- [YOUR INSTRUCTIONS] Quote each line exactly, from the line that contains "content_type: text/css" down to the last line of the listing, and no other lines.

- [EXTRACTED MATERIAL]
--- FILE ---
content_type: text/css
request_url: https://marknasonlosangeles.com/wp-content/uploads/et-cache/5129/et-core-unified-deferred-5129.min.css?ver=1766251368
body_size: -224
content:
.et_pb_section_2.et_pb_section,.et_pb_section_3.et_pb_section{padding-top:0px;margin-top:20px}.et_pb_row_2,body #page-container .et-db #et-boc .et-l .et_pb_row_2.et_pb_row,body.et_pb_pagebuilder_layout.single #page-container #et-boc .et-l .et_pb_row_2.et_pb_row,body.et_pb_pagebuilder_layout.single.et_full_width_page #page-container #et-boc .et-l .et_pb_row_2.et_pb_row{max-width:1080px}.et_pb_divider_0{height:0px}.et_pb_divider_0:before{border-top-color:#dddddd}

- [TASK OUTPUT]
content_type: text/css
request_url: https://marknasonlosangeles.com/wp-content/uploads/et-cache/5129/et-core-unified-deferred-5129.min.css?ver=1766251368
body_size: -224
content:
.et_pb_section_2.et_pb_section,.et_pb_section_3.et_pb_section{padding-top:0px;margin-top:20px}.et_pb_row_2,body #page-container .et-db #et-boc .et-l .et_pb_row_2.et_pb_row,body.et_pb_pagebuilder_layout.single #page-container #et-boc .et-l .et_pb_row_2.et_pb_row,body.et_pb_pagebuilder_layout.single.et_full_width_page #page-container #et-boc .et-l .et_pb_row_2.et_pb_row{max-width:1080px}.et_pb_divider_0{height:0px}.et_pb_divider_0:before{border-top-color:#dddddd}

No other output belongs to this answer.